TEXT PROVIDED
◇ ◇ ◇ ◇

New measures to tackle obesity are expected to be announced by the prime minister.

It comes amid reports that Boris Johnson blamed his weight for becoming so unwell with COVID-19 as evidence has suggested being overweight can impact people’s recovery from the virus.

The new measures have not yet been finalised, but a ban on online adverts and TV commercials before 9pm for junk food is expected to be included.

Speaking during a visit to a GP surgery in east London, the BBC reported that Mr Johnson had said that he was not normally one for “”nannying or bossying”, the country but he accepted that weight loss might help reduce the risk of a second wave.

He added: “Obesity is one of the real co-morbidity factors. Losing weight, frankly, is one of the ways you can reduce your own risk from coronavirus.”

Obesity – commonly associated with type 2 diabetes – is on the rise. Recent figures have shown that three in 10 children in reception are either classed as obese or overweight and a fifth of children (22 per cent) aged between four and five are considered fat.

Despite these worrying figures, the government’s plans have not been met positively by some.

Speaking to the BBC’s Today programme, Tim Rycroft, chief operating officer of the Food and Drink Federation, said: “It is going to ban promotions of food 10 days before the chancellor launches the biggest food promotion the country has ever seen.

“It is going to put enormous costs on the advertising industry and on broadcasters at a time when the econmy is in quite a tenuous situation.”

But Tam Fry, the chairman of the National Obesity Forum, said Mr Johnson’s COVID-19 fright has given him some perspective.

He said: “I think his experience in St Thomas’ Hospital was a real game changer, and I believe that this was the reason why he has suddenly become so involved in curing obesity.

“Because he knows full well that his weight was a great problem when they were coming to treat him.”

◇ ◇ ◇ ◇

SUPPLIED INFORMATION
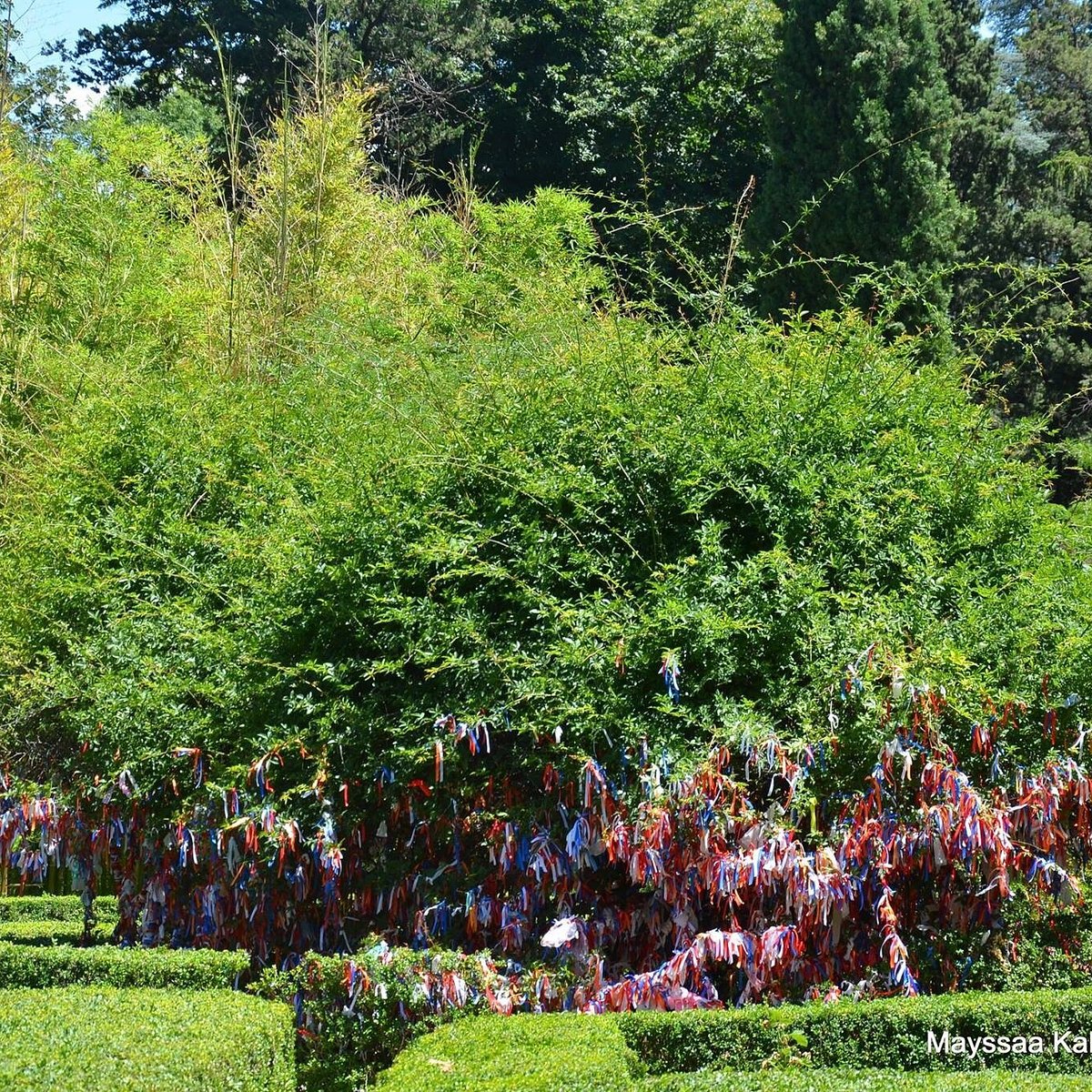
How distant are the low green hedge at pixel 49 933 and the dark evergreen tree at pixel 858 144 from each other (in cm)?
1082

◇ ◇ ◇ ◇

QUESTIONS ON THE MATERIAL
(a) Repeat word for word the part of the article on obesity measures starting with "Speaking to the" and going on through "has ever seen.".
(b) In the article on obesity measures, what position does Tim Rycroft hold?
The material above is separate from the article on new obesity measures.

SOLUTIONS TO THE EXERCISE
(a)
Speaking to the BBC’s Today programme, Tim Rycroft, chief operating officer of the Food and Drink Federation, said: “It is going to ban promotions of food 10 days before the chancellor launches the biggest food promotion the country has ever seen.

(b) Chief operating officer of the Food and Drink Federation.